The White Town wall, recently discovered in Khokhlovskaya Square in central Moscow, will be conserved and “museified” to make it suitable for interactive use and for diverse events, welcome2018.com was informed by Moscow’s head archaeologist Leonid Kondrashev.
"It has been decided to conserve the wall as an outdoor museum exhibit,” Kondrashev said. “The designers have a new agenda now. Temporary conservation has been sufficient so far to secure the wall’s physical integrity. It’s an interesting concept, and the designers enjoy creative liberty. The decision goes beyond keeping the wall on display, envisaging its use for all kinds of events.”
The 16th-century White Town wall section at Khokhlovskaya Square, near Pokrovskie Vorota, was unearthed in 2007. The site was being primed for an amusement centre with underground parking, but the project was abandoned right away when the valuable ruin was found. The wall will be open to the public.

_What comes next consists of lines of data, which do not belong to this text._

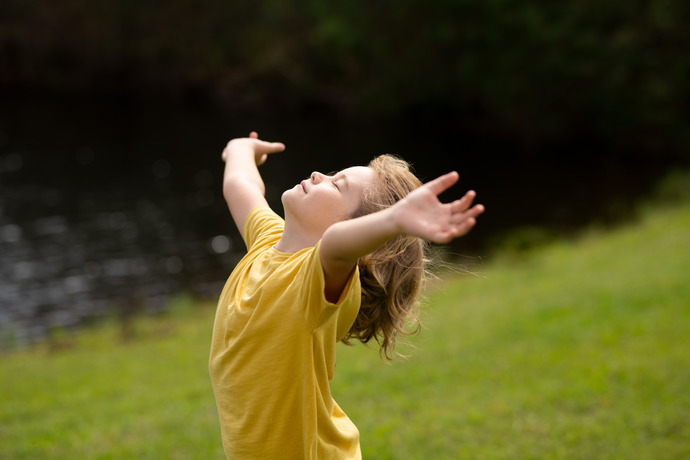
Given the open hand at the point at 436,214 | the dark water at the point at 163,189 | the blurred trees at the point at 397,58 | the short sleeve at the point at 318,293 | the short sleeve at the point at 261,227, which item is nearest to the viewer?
the open hand at the point at 436,214

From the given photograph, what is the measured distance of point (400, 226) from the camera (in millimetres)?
1666

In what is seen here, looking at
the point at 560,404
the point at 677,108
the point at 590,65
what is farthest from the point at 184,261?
the point at 677,108

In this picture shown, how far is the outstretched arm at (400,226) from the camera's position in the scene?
1.58 metres

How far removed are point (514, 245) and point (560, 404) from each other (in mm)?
9675

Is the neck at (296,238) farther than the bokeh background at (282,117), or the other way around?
the bokeh background at (282,117)

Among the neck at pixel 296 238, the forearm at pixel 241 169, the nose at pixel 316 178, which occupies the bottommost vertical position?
the neck at pixel 296 238

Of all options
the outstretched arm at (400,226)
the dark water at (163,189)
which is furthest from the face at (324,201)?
the dark water at (163,189)

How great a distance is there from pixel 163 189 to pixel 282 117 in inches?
459

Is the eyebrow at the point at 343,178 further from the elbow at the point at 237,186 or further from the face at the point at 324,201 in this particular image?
the elbow at the point at 237,186

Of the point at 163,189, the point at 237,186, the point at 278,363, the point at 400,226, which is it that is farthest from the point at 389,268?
the point at 163,189

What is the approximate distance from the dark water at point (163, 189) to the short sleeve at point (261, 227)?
880cm

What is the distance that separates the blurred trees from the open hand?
22300 millimetres

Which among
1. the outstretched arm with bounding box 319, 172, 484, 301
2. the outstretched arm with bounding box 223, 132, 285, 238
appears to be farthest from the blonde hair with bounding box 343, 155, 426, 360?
the outstretched arm with bounding box 223, 132, 285, 238

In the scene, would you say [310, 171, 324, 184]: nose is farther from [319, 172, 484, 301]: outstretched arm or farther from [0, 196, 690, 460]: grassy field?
[0, 196, 690, 460]: grassy field
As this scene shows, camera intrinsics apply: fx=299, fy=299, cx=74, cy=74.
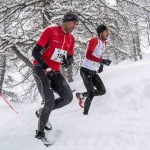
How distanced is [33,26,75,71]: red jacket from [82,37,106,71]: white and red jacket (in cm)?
138

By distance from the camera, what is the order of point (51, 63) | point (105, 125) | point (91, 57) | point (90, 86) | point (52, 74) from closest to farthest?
point (52, 74), point (51, 63), point (105, 125), point (91, 57), point (90, 86)

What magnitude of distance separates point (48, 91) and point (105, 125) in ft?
4.69

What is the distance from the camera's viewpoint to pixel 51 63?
556 centimetres

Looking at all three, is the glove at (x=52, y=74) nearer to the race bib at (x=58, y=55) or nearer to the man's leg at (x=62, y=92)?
the man's leg at (x=62, y=92)

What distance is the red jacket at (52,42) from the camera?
5344mm

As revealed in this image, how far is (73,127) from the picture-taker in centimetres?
598

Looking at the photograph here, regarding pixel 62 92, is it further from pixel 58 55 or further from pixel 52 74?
pixel 58 55

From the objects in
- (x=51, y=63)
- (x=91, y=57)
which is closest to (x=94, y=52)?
(x=91, y=57)

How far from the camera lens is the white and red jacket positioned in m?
6.98

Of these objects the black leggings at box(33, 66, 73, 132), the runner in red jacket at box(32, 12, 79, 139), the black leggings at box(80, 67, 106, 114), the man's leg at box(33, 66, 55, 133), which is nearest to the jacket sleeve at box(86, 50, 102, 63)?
the black leggings at box(80, 67, 106, 114)

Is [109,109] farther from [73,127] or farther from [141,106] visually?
[73,127]

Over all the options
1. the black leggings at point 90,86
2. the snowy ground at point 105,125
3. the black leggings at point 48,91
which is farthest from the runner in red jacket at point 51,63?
the black leggings at point 90,86

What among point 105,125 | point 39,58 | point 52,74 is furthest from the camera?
point 105,125

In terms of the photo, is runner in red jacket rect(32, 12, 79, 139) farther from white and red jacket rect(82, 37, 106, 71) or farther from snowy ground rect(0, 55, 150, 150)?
white and red jacket rect(82, 37, 106, 71)
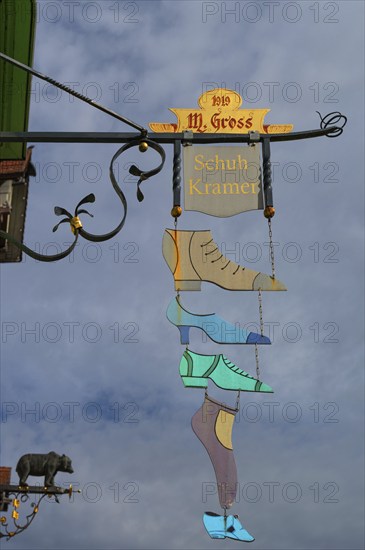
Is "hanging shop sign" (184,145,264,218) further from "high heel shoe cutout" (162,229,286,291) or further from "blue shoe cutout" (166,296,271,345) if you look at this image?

The White Town wall was built to the design of Fyodor Kon, who had supervised the construction of the Smolensk Kremlin. It was the longest fortress wall in Russia during the Middle Ages. Its fortifications were Moscow’s main line of defence when Polish troops besieged the city in 1610-1612. The fortress, which had fallen into disrepair, was pulled down at the end of the 18th century. The stones were used in other buildings. Bulvarnoye Koltso now runs where the wall had stood.